--- begin ---
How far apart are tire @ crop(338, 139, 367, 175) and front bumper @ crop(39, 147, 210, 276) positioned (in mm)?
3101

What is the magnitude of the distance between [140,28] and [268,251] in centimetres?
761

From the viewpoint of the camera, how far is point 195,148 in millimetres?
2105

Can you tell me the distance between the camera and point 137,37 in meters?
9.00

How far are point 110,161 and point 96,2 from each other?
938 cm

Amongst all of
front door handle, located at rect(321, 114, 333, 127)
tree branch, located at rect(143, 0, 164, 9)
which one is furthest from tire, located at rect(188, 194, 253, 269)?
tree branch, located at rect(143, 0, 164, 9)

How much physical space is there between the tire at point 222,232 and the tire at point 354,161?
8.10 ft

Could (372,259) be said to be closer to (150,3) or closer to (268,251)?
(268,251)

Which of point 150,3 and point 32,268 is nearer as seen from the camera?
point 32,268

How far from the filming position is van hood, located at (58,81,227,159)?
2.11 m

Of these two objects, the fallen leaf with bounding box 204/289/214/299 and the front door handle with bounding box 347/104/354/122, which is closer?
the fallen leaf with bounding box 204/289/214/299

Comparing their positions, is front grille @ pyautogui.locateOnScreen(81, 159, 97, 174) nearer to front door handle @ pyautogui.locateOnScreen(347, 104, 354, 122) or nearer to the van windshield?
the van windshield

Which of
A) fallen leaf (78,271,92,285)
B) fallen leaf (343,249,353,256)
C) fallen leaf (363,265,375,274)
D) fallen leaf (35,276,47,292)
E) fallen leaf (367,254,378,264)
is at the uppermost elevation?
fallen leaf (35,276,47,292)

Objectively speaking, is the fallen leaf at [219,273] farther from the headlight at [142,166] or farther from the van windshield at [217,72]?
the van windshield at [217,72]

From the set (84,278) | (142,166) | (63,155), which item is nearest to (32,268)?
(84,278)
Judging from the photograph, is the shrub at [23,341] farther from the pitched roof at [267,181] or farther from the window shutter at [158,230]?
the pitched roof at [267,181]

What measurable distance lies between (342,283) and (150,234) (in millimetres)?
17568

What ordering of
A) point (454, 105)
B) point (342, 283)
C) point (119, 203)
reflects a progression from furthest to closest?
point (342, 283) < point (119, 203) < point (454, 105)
--- end ---
• EXERCISE REQUIREMENTS
Gather every line in the rows above that contains the string "millimetres", matching case exactly. Which lines are they? Copy each one out in full.

• OUTPUT FOR THIS TASK
From the viewpoint of the camera, how far is point 195,148 in millimetres?
What measurable distance lies between (342,283) and (150,234) (in millimetres)?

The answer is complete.